No ano de 2011, o Supremo Tribunal Federal entendeu haver relevância social e jurídica na discussão acerca da possibilidade de o Poder Judiciário realizar o controle jurisdicional sobre o mérito das questões de concursos públicos, reconhecendo repercussão geral ao tema (RE 632.853/CE, Rel. Min. Gilmar Mendes).

Em 2015, o plenário da Corte Suprema, no julgamento do supracitado recurso extraordinário, definiu não competir ao Poder Judiciário, no controle de legalidade, substituir banca examinadora para avaliar respostas dadas pelos candidatos e notas a ela atribuídas. Ressalvou, no entanto, ser permitido, de maneira excepcional, pelo Judiciário, o juízo de compatibilidade do conteúdo das questões do concurso com o previsto no edital do certame.

Outrossim, já em 2017, em decisão monocrática na Reclamação 26.300/RS, mantendo a orientação do Tribunal, o Ministro Ricardo Lewandowski consignou não haver a excepcionalidade assinalada em sede de repercussão geral na hipótese de o Poder Judiciário efetuar a interpretação da questão do concurso público e alterar as notas atribuídas aos candidatos, a caracterizar, assim, indevida substituição da banca examinadora pelo Poder Judiciário.

De outro giro, no âmbito do Superior Tribunal de Justiça, dois são os informativos que se destacam. O informativo n°. 311, de 26 de fevereiro a 02 de março de 2007, reitera o entendimento de que “o exame pelo Judiciário dos atos discricionários de banca examinadora de concursos públicos limita-se aos princípios da legalidade e da vinculação das normas do edital. Tratando-se de pretensão visando à nulidade de questões formuladas na prova preliminar objetiva (eliminatória) aplicada no certame para ingresso no serviço de notários e registradores, tal mérito escapa ao controle judicial, verificada a observação dos requisitos pela banca examinadora, para fins de alteração da aferição de pontos”.

Mais recentemente, no entanto, o Tribunal da Cidadania publicou, no informativo n°. 603, de 07 de junho de 2017, a seguinte interpretação: “Em prova dissertativa de concurso público, o grave erro no enunciado – reconhecido pela própria banca examinadora – constitui flagrante ilegalidade apta a ensejar a nulidade da questão. De outra parte, a motivação do ato avaliativo do candidato, constante do espelho de prova, deve ser apresentado anteriormente ou concomitante à divulgação do resultado, sob pena de nulidade”.

O entendimento acima exarado refere-se à decisão proferida no Recurso em Mandado de Segurança n°. 49.896/RS, de relatoria do Ministro Og Fernandes. Das informações de inteiro teor, extrai-se a preocupação do decisum em respeitar a decisão proferida pelo STF em sede de repercussão geral, frisando-se que “de acordo com a Corte Suprema, a regra é que o Poder Judiciário não pode reexaminar (i) o conteúdo das questões nem (ii) os critérios de correção, exceto se diante de ilegalidade ou inconstitucionalidade, para fins de avaliar respostas dadas pelo candidato e as notas a eles atribuídas”.

-------

**DETALHES DO PROBLEMA**
Transcreva fielmente o trecho do texto sobre o controle judicial de concursos públicos que começa em "No ano de 2011, o" e segue até "edital do certame.".

**Entradas para rotulagem com caixas delimitadoras**
-------

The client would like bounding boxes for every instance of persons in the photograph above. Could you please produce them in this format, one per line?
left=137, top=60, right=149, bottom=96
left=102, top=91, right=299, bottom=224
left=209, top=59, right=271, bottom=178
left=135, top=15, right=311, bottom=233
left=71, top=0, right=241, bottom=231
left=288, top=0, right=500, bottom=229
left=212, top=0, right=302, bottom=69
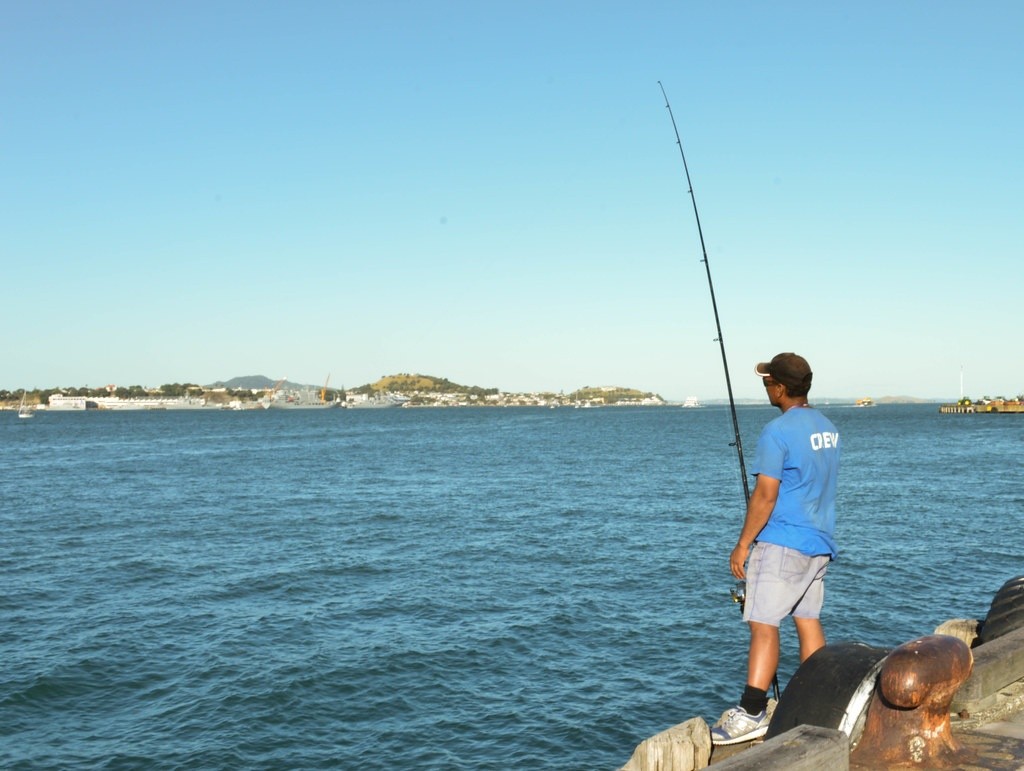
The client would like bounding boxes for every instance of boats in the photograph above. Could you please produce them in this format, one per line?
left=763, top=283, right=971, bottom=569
left=270, top=371, right=340, bottom=410
left=345, top=396, right=405, bottom=409
left=18, top=387, right=36, bottom=418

-------

**SOLUÇÃO ABAIXO**
No ano de 2011, o Supremo Tribunal Federal entendeu haver relevância social e jurídica na discussão acerca da possibilidade de o Poder Judiciário realizar o controle jurisdicional sobre o mérito das questões de concursos públicos, reconhecendo repercussão geral ao tema (RE 632.853/CE, Rel. Min. Gilmar Mendes).

Em 2015, o plenário da Corte Suprema, no julgamento do supracitado recurso extraordinário, definiu não competir ao Poder Judiciário, no controle de legalidade, substituir banca examinadora para avaliar respostas dadas pelos candidatos e notas a ela atribuídas. Ressalvou, no entanto, ser permitido, de maneira excepcional, pelo Judiciário, o juízo de compatibilidade do conteúdo das questões do concurso com o previsto no edital do certame.